Under the leaf litter

Could there be a more glorious name for a fungus than Scurfy Deceiver? The Powdery Piggyback comes a close second maybe, but how can you not have a soft spot for a mushroom that sounds like a ribald Elizabethan insult!

The world of mycology teems with the most evocative of monikers. From the fluorescent Lemon Disco to the cadaverous-looking Dead Man’s Fingers, from bright yellow Sulphur Knights to gelatinous Jelly Babies, shaggy Lion’s Mane to creamy White Saddles. Such is the poetry that goes on largely unnoticed on the forest floor.

Magic mushroom

Apparently it’s been a bumper autumn for the iconic scarlet capped white studded Fly Agaric, called thus for its historic use in luring and killing household flies. In medieval times, the red cap was broken into bowls of milk, attracting flies that would then be stupefied by the chemicals released.

These days the Fly Agaric is still used by herders in Northern Scandinavia to entice stray reindeer back to the herd. The toadstool’s potent mind-bending chemicals – which can lead to euphoria and out of body experiences in humans, as well as muscle spasms and coma – often causes the usually docile animal to leap and cavort about. Which might explain why the Fly Agaric is thought to be the inspiration for the myth of Father Christmas in his cherry red and white tunic flying through the sky accompanied by his reindeer.

In Alice’s Adventures In Wonderland, Alice meets a languid hookah-smoking caterpillar who tells her that the mushroom he is sat upon is the key to her weird and wonderful journey down the rabbit hole. Eating from one side causes her to shrink, eating from the other to shoot up into the sky. Author Lewis Carroll must have had one hell of a trip during the research phase of the book…

To forage or not to forage?

Unless you are supremely confident in your ability to identify edible fungi like Ceps, Chanterelles and Horn of Plenty – which through a glass half empty lens is also known as the Trompette de la Mort – then common sense suggests leaving well alone.

With the obligatory health and safety warning out of the way, it’s worth noting that foraging has become a heated issue again of late – London’s Royal Parks have imposed a picking ban on mushrooms and nuts, and advisory notices warning against gathering mushrooms are all over the New Forest.
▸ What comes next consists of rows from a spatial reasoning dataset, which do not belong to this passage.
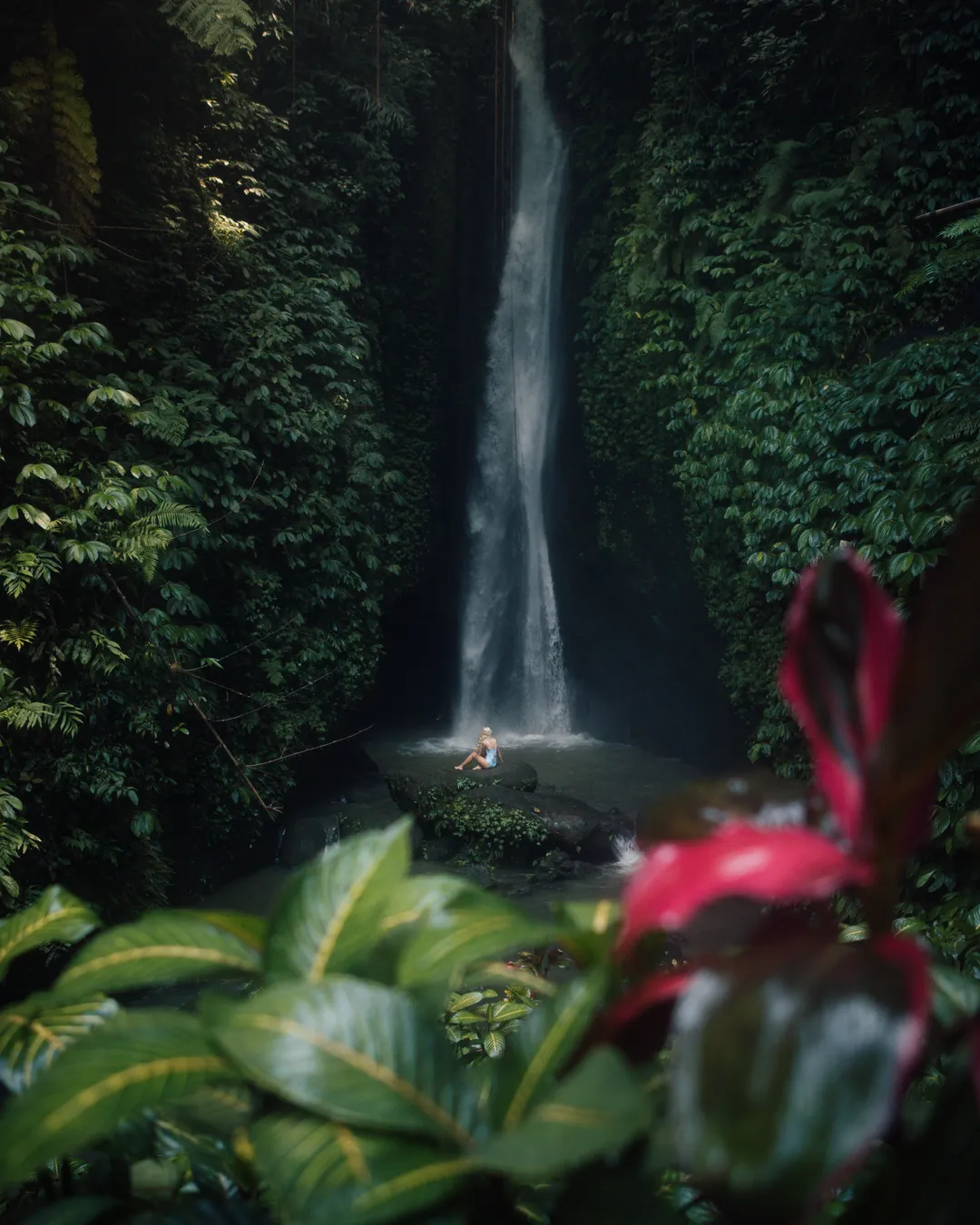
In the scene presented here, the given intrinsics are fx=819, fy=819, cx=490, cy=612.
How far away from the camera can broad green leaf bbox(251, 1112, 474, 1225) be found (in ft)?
1.38

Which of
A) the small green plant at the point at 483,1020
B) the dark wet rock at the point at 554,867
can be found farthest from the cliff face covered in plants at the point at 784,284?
the small green plant at the point at 483,1020

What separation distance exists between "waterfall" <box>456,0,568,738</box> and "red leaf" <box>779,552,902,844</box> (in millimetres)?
10761

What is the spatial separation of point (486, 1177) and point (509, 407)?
11.2m

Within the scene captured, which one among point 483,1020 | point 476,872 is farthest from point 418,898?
point 476,872

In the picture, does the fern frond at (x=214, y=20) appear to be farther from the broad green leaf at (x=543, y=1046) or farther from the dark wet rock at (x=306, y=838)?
the broad green leaf at (x=543, y=1046)

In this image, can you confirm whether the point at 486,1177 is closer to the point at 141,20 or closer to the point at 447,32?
the point at 141,20

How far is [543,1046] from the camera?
1.68ft

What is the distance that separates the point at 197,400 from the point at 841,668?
6.28 meters

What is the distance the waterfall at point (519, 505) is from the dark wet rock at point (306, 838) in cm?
409

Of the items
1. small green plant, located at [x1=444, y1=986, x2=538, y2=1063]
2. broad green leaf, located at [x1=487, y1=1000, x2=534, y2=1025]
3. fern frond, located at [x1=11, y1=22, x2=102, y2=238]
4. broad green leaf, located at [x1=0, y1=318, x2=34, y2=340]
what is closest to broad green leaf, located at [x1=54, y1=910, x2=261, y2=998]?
small green plant, located at [x1=444, y1=986, x2=538, y2=1063]

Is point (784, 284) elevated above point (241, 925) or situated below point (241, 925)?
above

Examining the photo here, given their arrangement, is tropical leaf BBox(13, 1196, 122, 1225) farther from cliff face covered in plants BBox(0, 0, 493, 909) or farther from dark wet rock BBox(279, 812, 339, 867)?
dark wet rock BBox(279, 812, 339, 867)

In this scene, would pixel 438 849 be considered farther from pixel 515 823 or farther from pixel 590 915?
pixel 590 915

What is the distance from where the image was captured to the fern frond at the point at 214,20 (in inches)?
200
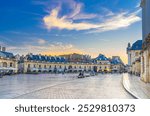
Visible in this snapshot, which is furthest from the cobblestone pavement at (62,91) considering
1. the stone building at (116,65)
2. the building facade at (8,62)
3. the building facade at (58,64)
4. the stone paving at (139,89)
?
the stone building at (116,65)

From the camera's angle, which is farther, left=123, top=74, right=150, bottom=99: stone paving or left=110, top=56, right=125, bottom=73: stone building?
left=110, top=56, right=125, bottom=73: stone building

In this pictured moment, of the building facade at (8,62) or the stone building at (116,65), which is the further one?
the stone building at (116,65)

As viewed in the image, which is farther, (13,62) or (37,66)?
(37,66)

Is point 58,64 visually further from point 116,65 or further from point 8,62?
point 116,65

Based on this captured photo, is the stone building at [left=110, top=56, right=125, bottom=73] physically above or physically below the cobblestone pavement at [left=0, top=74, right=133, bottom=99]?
above

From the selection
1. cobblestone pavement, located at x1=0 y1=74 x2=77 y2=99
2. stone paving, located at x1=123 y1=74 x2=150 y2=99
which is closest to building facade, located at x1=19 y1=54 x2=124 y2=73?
cobblestone pavement, located at x1=0 y1=74 x2=77 y2=99

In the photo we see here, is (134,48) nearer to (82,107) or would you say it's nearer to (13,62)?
(13,62)

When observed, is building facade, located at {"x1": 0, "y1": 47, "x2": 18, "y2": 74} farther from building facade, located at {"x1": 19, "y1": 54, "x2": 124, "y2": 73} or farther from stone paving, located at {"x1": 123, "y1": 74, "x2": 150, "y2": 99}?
stone paving, located at {"x1": 123, "y1": 74, "x2": 150, "y2": 99}

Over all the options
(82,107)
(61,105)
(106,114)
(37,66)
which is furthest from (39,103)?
(37,66)

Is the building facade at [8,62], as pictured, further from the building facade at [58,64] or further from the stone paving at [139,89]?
the stone paving at [139,89]

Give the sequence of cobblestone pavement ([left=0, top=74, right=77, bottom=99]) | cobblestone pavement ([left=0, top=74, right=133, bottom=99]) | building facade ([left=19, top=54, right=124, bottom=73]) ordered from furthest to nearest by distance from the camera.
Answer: building facade ([left=19, top=54, right=124, bottom=73]), cobblestone pavement ([left=0, top=74, right=77, bottom=99]), cobblestone pavement ([left=0, top=74, right=133, bottom=99])

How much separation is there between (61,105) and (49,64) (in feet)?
208

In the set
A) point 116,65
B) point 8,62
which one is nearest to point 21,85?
point 8,62

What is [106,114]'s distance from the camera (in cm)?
969
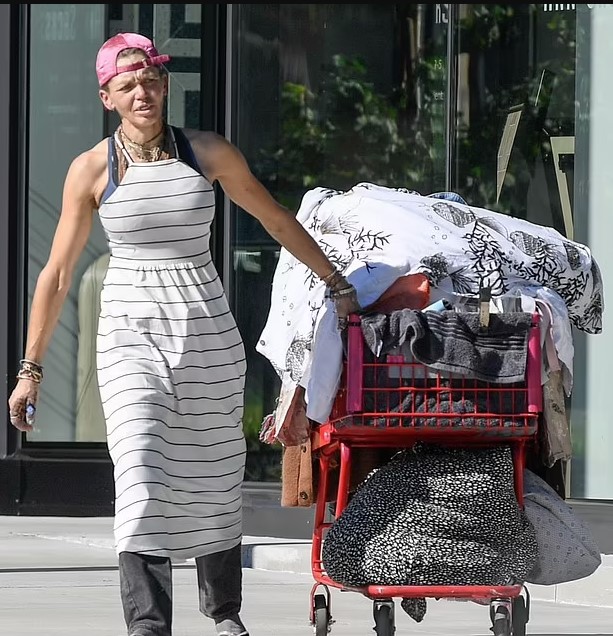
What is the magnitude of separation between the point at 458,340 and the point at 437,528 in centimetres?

The right to forage is actually set out in the Charter of the Forest, dating from 1217, so that if you are in a place where you are entitled to be, and which is not specifically protected, you can pick for personal consumption but not for commercial use.

Some people argue that picking wild mushrooms means that woods and forests are being ransacked, potentially meaning that animals depending on them for nutrients are going hungry. Certainly many species of tree depend on a biological partnership with fungi that help them to find minerals that they can’t gather alone. Others argue that a mushroom is effectively a fruit with each one producing millions of spores enabling them to reproduce and that you wouldn’t ban blackberry picking.

Whichever side of the argument you come down on, the fungal web plays a crucial role in helping to preserve life on earth. So if you go down to the woods today, keep an eye on any recently fallen branches for slivers of Yellow Brain, deliciously also known as Witches’ Butter – it looks exactly as you’d imagine both a yellow brain and witches’ butter to look!

Photo by Pixabay on Pexels.com

One Comment Add yours

  1. David says:

    Glyn tells me that in their part of the world foraging is an absolute no-no as fruit etc are the property of everyone and therefore no one has a greater right to harvest them than any other – and so they are left to rot. What a waste! (apart from fungi – that’s the best thing to do with them!)